#### TEXTO FORNECIDO
──────────────────────────────
Por J. R. Guzzo
Imaginem
por um curto instante o estado de choque em que ficariam o
comitê central do PT, seus milhares de militantes e sua agressiva (e cada vez
mais cara) máquina de propaganda, se esta revista, para dar um
exemplo de entendimento bem fácil, publicasse um texto no qual o povo
brasileiro fosse chamado de "essa gente". Mais: que "essa gente" está cometendo
uma enorme "ingratidão" ao protestar contra o governo, depois de
todos os presentes que tem ganhado das nossas mais altas
autoridades.
O mundo viria abaixo - eis aí, diria a esquerda nacional, a
prova definitiva da sordidez sem limites da "grande mídia" brasileira. Mas,
graças ao bom Deus, quem disse isso não foi VEJA, e
sim o secretário-geral (com nível de ministro) Gilberto Carvalho,
descrito como homem de importância praticamente sobrenatural dentro e fora do
Palácio do Planalto. Será que foi mesmo ele? Sim, está provado que foi, numa
viagem recente a Porto Alegre. "Fizemos tanto por essa gente", queixou-se
Carvalho, "e agora eles se levantam contra nós." Essa gente? Eles? Ingratidão?
É um concentrado de insultos à população que parece ter saído diretamente da
linguagem utilizada no Brasil antes da abolição da escravatura.
──────────────────────────────
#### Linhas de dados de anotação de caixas

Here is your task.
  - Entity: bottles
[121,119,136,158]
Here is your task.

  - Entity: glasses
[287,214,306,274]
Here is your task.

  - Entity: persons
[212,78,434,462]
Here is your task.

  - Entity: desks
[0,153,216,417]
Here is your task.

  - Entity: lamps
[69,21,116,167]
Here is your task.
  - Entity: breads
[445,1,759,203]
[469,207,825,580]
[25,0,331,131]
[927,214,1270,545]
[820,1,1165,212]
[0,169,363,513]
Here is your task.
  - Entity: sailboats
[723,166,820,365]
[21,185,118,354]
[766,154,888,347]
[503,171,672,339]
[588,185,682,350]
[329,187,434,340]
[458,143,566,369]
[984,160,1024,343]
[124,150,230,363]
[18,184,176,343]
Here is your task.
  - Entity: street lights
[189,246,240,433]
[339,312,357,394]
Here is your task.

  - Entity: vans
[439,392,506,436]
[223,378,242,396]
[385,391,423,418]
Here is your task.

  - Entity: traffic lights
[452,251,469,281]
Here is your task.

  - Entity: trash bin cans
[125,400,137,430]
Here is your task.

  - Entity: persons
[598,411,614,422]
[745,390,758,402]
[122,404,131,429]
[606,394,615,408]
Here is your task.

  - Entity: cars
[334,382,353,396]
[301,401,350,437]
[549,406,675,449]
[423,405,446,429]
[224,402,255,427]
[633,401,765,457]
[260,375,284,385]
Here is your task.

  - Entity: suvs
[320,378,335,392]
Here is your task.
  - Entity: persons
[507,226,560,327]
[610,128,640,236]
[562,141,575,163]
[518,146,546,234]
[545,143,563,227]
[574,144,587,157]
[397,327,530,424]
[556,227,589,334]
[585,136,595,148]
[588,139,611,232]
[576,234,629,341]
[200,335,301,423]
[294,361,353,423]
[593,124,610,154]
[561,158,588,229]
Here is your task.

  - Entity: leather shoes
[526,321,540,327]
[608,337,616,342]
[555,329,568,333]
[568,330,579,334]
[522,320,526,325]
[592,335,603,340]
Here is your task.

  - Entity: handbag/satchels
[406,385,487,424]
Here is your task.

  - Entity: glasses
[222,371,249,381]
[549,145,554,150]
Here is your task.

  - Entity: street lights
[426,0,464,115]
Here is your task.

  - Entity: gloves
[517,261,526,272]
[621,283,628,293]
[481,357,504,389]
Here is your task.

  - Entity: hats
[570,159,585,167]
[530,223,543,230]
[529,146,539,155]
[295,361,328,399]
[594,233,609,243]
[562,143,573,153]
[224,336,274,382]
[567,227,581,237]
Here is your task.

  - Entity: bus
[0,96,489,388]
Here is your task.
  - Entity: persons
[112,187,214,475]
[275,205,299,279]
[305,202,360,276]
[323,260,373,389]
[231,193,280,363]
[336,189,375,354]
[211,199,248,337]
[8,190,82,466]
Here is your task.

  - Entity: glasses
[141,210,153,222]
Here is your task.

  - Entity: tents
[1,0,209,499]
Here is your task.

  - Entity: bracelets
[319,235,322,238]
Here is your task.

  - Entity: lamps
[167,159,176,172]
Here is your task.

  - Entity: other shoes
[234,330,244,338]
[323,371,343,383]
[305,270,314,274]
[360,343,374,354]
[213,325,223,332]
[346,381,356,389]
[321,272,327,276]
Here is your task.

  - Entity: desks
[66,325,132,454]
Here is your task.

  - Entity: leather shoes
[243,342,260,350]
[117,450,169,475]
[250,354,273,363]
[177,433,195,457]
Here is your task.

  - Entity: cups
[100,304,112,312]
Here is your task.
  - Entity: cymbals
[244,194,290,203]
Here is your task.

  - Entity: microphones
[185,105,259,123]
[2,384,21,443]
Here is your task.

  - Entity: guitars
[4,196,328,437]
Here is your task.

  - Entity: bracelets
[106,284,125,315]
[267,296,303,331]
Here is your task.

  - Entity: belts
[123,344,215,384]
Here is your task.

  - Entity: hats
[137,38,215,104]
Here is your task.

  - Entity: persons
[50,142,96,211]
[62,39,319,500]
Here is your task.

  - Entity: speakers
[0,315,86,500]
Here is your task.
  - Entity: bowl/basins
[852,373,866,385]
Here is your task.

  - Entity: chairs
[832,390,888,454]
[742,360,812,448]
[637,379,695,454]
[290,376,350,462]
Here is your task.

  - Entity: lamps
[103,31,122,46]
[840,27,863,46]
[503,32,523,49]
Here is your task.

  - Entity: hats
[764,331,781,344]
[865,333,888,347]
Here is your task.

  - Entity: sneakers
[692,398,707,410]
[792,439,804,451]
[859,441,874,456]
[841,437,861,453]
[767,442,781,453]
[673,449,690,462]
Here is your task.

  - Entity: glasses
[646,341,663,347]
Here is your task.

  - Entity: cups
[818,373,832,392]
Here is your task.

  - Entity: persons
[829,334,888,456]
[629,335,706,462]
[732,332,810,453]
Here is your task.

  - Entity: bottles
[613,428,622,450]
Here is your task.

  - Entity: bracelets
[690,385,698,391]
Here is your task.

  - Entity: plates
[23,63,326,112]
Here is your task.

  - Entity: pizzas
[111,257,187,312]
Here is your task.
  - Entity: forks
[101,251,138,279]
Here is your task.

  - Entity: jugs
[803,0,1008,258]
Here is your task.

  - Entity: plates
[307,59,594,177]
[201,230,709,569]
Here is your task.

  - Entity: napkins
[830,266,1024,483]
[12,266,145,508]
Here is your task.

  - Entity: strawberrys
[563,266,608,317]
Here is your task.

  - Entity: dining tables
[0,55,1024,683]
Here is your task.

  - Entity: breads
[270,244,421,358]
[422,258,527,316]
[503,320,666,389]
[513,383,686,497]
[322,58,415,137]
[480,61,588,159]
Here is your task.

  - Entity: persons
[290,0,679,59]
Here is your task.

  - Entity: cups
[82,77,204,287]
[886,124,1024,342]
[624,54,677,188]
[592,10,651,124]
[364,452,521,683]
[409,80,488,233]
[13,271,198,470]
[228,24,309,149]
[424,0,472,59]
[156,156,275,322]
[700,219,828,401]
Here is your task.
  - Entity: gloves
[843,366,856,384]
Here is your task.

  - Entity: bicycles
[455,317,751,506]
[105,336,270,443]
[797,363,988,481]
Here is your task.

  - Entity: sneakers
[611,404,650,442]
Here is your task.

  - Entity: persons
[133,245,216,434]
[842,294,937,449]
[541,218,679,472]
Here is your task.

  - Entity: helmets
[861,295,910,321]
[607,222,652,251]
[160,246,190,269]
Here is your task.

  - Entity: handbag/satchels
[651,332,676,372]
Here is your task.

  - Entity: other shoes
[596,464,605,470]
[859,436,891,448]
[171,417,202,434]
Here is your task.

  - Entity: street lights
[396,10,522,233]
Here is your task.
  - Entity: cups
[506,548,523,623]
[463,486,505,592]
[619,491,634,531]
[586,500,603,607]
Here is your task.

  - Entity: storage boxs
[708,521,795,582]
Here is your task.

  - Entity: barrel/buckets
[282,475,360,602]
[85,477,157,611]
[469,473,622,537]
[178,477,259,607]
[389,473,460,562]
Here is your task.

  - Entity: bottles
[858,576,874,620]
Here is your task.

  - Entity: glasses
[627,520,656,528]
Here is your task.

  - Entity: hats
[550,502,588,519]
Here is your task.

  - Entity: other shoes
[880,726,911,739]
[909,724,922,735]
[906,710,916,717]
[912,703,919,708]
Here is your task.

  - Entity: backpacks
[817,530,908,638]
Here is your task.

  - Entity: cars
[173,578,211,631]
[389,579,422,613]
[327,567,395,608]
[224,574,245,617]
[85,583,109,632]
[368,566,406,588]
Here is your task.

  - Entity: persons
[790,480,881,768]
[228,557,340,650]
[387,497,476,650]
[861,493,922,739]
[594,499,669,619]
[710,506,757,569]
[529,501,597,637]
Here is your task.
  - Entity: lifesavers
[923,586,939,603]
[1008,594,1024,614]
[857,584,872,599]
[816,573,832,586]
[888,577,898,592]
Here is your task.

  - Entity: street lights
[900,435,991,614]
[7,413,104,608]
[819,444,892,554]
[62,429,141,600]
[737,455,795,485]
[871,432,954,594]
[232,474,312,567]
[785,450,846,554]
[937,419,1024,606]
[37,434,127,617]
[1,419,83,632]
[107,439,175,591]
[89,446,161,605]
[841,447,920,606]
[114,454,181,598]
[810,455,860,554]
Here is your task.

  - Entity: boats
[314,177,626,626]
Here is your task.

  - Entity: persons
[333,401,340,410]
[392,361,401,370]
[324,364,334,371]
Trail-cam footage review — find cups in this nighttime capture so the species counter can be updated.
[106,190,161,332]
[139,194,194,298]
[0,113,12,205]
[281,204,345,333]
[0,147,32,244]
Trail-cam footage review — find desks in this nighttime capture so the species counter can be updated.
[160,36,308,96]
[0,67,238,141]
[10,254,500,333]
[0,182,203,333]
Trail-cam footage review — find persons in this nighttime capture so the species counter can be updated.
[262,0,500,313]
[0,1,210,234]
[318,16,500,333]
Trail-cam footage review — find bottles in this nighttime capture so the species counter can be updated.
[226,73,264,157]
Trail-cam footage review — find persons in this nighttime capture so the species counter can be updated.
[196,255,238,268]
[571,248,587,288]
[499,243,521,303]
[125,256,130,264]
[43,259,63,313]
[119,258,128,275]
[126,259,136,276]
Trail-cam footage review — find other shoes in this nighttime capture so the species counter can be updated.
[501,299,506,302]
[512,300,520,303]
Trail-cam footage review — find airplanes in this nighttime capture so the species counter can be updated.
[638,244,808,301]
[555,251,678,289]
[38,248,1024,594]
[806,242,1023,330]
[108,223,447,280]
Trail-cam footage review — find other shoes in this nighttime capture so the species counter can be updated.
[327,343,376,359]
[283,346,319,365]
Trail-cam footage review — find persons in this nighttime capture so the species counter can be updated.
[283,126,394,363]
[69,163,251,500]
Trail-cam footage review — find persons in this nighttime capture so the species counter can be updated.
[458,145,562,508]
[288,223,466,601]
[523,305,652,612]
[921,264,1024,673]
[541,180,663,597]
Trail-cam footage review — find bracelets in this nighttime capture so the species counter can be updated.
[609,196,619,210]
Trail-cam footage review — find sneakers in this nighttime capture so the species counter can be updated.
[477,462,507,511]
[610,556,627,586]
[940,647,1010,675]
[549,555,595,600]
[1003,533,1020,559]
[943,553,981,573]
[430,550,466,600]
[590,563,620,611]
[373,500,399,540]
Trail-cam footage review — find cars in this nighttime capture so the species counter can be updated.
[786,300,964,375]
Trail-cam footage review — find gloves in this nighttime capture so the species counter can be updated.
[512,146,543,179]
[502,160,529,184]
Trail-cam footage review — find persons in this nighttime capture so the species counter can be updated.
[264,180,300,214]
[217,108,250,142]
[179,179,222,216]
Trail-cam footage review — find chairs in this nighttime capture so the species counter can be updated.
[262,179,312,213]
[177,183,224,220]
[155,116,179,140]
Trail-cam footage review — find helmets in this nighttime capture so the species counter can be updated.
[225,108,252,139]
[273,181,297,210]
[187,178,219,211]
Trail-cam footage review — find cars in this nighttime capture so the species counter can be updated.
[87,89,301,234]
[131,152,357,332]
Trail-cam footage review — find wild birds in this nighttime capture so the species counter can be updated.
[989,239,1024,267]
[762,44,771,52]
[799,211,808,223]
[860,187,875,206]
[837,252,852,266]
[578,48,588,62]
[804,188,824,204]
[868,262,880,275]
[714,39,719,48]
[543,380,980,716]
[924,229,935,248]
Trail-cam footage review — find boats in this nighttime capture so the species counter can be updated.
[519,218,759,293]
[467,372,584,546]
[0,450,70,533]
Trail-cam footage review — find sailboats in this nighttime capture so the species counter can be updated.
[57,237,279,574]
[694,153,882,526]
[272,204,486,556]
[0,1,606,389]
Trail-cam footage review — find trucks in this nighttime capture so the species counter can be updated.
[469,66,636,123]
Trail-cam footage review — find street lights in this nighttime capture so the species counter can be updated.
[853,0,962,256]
──────────────────────────────
#### O QUE FAZER
Dê sequência ao texto sobre a fala de Gilberto Carvalho, começando logo após a última frase apresentada. O material não tem relação com o texto.

#### RESPOSTA ESCRITA
Está tudo errado nessa declaração, a
começar pelo sujeito da frase. "Fizemos"? Quem "fizemos"? É como
se o ministro e seus companheiros estivessem tirando dinheiro do
próprio bolso para dar aos pobres; mas quem banca tudo
é o povo, a cada tostão que tem de pagar em impostos quando compra um
palito de fósforo que seja. Ao mesmo tempo, está tudo certo, certíssimo: a
frase do companheiro é provavelmente a tomografia mais fiel já feita até hoje
dos verdadeiros sentimentos que os donos atuais do Brasil têm em relação à
sociedade brasileira. O secretário, simplesmente, disse em público
aquilo em que ele e os companheiros acreditam em particular. Foi uma espécie de
hora da verdade - por distração, ou sabe-se lá por quê, Carvalho esqueceu a
regra-base de seu partido, que manda os chefes não falarem como pensam e, mais
do que tudo, não agirem como falam. "Essa gente" a que se refere o companheiro
Carvalho, exatamente como os barões do café falavam no Brasil do atraso, é a
mesma de sempre: o povão da fila do ônibus ou da sala de espera do
SUS, essa grande massa sem rosto ou nome, ignorante, preguiçosa, inepta,
desinformada, capaz de ler não mais do que três palavras juntas na telinha do
celular, sem noção de seus direitos, só
utilizável para o trabalho braçal e ainda por cima ingrata.
Quando um dos mais notáveis lordes do almirantado petista fala como falou sobre
a nossa “gente”, aparece à vista de todos o real projeto das forças
que estão no governo: reinar sobre uma opinião pública obediente, inconsciente
e boçal, que tem de agradecer quando recebe um pouco daquilo a que tem
direito. O que querem é manter o Brasil exatamente como
está e sempre esteve, mas com a astúcia de fingirem que estão mudando tudo.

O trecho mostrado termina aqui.